The Health Care Proxy is a creative tool used by individuals establishing their “life plan.” This important legal document eliminates confusion and misunderstandings regarding medical decisions and keeps the patient’s choices the top priority, critical when communication becomes impossible.
Competent and caring Worcester Elder Law Attorney Paula Smith advises her elderly clients and their families of the benefits of executing a Health Care Proxy. Rather than viewing this document as a sign of dependence, Paula Smith explains to clients that a Health Care Proxy shows extraordinary foresight and good sense. It also avoids the need for extreme legal measures like a guardianship.
The Health Care Proxy and the Health Care Agent
The Health Care Proxy is a legally binding document that can be executed without involving the court, making it a powerful, timely, and effective solution for families who find themselves with difficult medical decisions to make involving loved ones.
The Health Care Proxy names a trusted person as Health Care Agent. The Health Care Agent is the person who will implement any and all health care wishes and decisions should the elderly person become unable to make them on their own.
To appoint a Health Care Agent in Massachusetts, the person naming the agent must be:
- Over 18 years old
- Of “sound mind”
- Under no undue influence or constraint
To be appointed a Health Care Agent in Massachusetts, the agent must be:
- Trusted by the individual appointing them
- Willing to carry out the patient’s choices for treatment
Health Care Proxies and Health Care Agents can be changed or cancelled at any time, as long as the patient is able to make sound decisions.

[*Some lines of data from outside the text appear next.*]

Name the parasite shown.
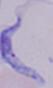

A trypanosome.

1000x magnification. Photomicrograph.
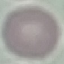

Summary:
  - Result: no malaria parasites seen
  - Capture: smartphone camera at the microscope eyepiece
  - Preparation: thin smear
  - Stain: Giemsa
  - Image type: cell patch, automatically extracted from a larger field of view and resized to 64 × 64 pixels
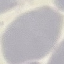
Summary:
  - Malaria status: uninfected
  - Image type: cell patch, automatically extracted from a larger field of view and resized to 64 × 64 pixels
  - Preparation: thin smear
  - Stain: Giemsa
  - Capture: smartphone through the microscope eyepiece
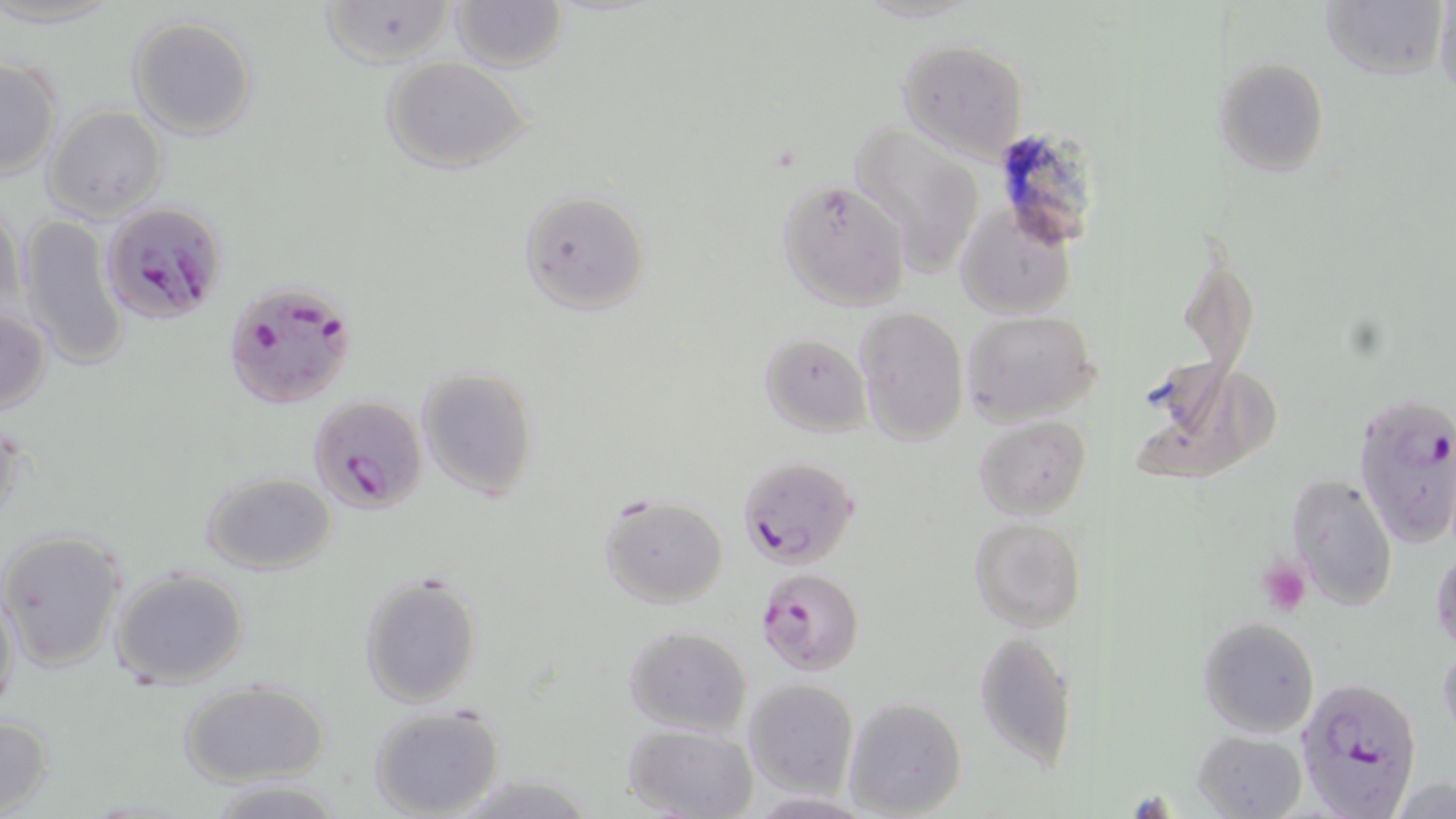 Approximate bounding boxes as [x1, y1, x2, y2] in pixels. Uninfected red blood cell locations: [322, 0, 453, 66], [448, 0, 568, 71], [1319, 1, 1446, 81], [1433, 2, 1456, 97], [127, 16, 257, 139], [896, 37, 1029, 162], [0, 56, 61, 180], [1212, 56, 1329, 177], [380, 57, 533, 175], [43, 106, 168, 221], [851, 124, 987, 277], [778, 178, 912, 311], [519, 190, 650, 316], [954, 201, 1076, 321], [1, 203, 29, 322], [15, 214, 131, 369], [0, 305, 52, 415], [854, 309, 969, 445], [962, 311, 1101, 428], [763, 332, 871, 437], [1130, 358, 1278, 489], [417, 366, 538, 500], [0, 414, 28, 535], [973, 416, 1091, 519], [201, 469, 337, 575], [1286, 471, 1399, 611], [599, 493, 728, 608], [969, 518, 1086, 633], [1, 529, 127, 670], [1431, 547, 1456, 654], [111, 566, 249, 690], [358, 570, 484, 709], [0, 579, 21, 719], [1196, 615, 1320, 740], [622, 625, 753, 737], [973, 628, 1077, 769], [1438, 638, 1456, 743], [178, 678, 329, 787], [740, 679, 858, 798], [843, 697, 967, 818], [368, 705, 506, 819], [0, 713, 53, 816], [621, 721, 758, 819], [1193, 730, 1307, 819], [1390, 776, 1453, 819], [210, 779, 348, 817], [747, 791, 876, 819]. Platelet locations: [1257, 557, 1310, 616]. Plasmodium falciparum-infected red blood cell locations: [102, 201, 228, 324], [221, 282, 353, 409], [307, 394, 428, 512], [1354, 394, 1456, 549], [736, 454, 860, 572], [755, 567, 864, 675], [1295, 678, 1425, 817]. Slide-level diagnosis: Plasmodium falciparum. May-Grünwald-Giemsa-stained preparation. Single field of view. Thin blood smear. Image is 1456×819 pixels. Optical microscopy. 1000x magnification.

Beyond the Health Care Proxy
- The Advanced Care Directive, or Living Will
A document which includes instructions for medical treatment and end-of-life care is called an Advanced Care Directive, or Living Will. It’s important to note that although this document lists the patient’s preferences, it is not legally binding in Massachusetts and is useful more as a guide than a legally enforceable treatment plan.
Like a Health Care Proxy, an Advanced Care directive can be changed at any time, as long as the individual making the change is able to make sound decisions.